2. Judith S. Olson (biography)
3. Dan Stokols (biography)
4. Maritza Salazar Campo (biography)
In this blog post we review the benefits and difficulties of working in teams before introducing a new web site whose goal is to help those carrying out collaborative interdisciplinary projects to solve problems and be more effective.
Benefits of working in teams
Working in teams has at least five major benefits:
- enables access to broader expertise
- enlarges access to more resources
- creates synergies
- builds on past success
- expands funding opportunities.
Difficulties in working in teams
But team work also comes with challenges, especially when there are:
- conflicting goals
- lack of common ground
- different work styles
- lack of effective leadership
- ambiguous criteria for assigning credit for work
- contested control of resources
- hidden distribution of funds
- miscommunication
- loss of trust
- difficulties in decision making
- unclear process for updating goals
- lack of tools to support the collaboration
- daunting size or scale of the team
- institutional barriers, e.g., promotion & tenure policies, credit issues
- geographic distribution – distance matters.
New team scholarship website
To deal with these challenges, the website describes more than 40 resources that can be brought to bear, indexed by the current stage of the work and the kind of problem encountered. For this, we draw upon others’ earlier work as well as our own.
The web site groups useful resources under the following headings:
- Phase 1: The beginnings
- Becoming a collaborator
- Becoming the leader of a team scholarship collaboration
- Putting a team together
- Things to help in the writing of the proposal.
- Phase 2: Getting started with the team
- Know your team
- Team planning
- Team building
- Communicating with the team
- Collaboration tools
- Space considerations.
- Phase 3: Getting the work done
- Rewarding collaborative work
- Update and revise!
- Embrace diversity
- Managing conflict
- Be positive!
The web site also offers links to several additional resources for team scholarship and training, and includes a bibliography of relevant work.
The web site is provided by the Team Scholarship Acceleration Lab at the University of California, Irvine, USA which is described in our earlier blog post on Strengthening the ecosystem for effective team science.
It aims to complement existing resources such as the Collaboration and Team Science Field Guide, described by Bennett and Marchand in their blog post Collaboration and team science: Top ten take aways, and the National Cancer Institute Team Science Toolkit.
Are there any other resources that you think should be included on the web site? Are there other benefits and challenges of collaboration that should be listed?
To find out more:
The web site can be found at: https://tsal.uci.edu/
Acknowledgement:
We thank the Office of Research and the Office of Academic Affairs at the University of California, Irvine, USA for their support of this work.
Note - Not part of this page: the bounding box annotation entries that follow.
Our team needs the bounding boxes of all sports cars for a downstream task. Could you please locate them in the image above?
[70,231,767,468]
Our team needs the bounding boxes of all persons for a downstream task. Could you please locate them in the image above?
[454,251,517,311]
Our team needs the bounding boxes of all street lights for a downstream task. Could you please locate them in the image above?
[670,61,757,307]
Biography: Gary M. Olson PhD is Professor Emeritus and formerly Donald Bren Professor of Information and Computer Sciences at the University of California, Irvine, USA. The focus of his work has been on how to support small groups of people working on difficult intellectual tasks, particularly when the members of the group are geographically distributed. He co-edited (with Ann Zimmerman and Nathan Bos) Scientific Collaboration on the Internet.
Biography: Judith S. Olson PhD is the Donald Bren Professor of Information and Computer Sciences Emerita in the Department of Informatics at the University of California, Irvine, USA. For over 20 years, she has researched teams whose members are not collocated. She co-authored (with Gary Olson) Working Together Apart: Collaboration over the Internet. She is a member of the National Academy of Engineering.
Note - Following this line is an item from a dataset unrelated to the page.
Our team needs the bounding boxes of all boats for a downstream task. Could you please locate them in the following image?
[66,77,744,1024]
Biography: Dan Stokols PhD is Chancellor’s Professor Emeritus at the University of California, Irvine, USA and served as founding Dean of the university’s School of Social Ecology. His research spans the fields of social ecology, environmental and ecological psychology, public health, and transdisciplinary team science. He is author of Social Ecology in the Digital Age and co-author of Enhancing the Effectiveness of Team Science.
Biography: Maritza Salazar Campo PhD is an Assistant Professor at the Paul Merage School of Business at the University of California, Irvine, USA. Her research focuses on learning and innovation in teams and organizations. She serves as the program director of Team Science for the UCI ICTS. She also served as the founding President of the International Network for the Science of Team Science.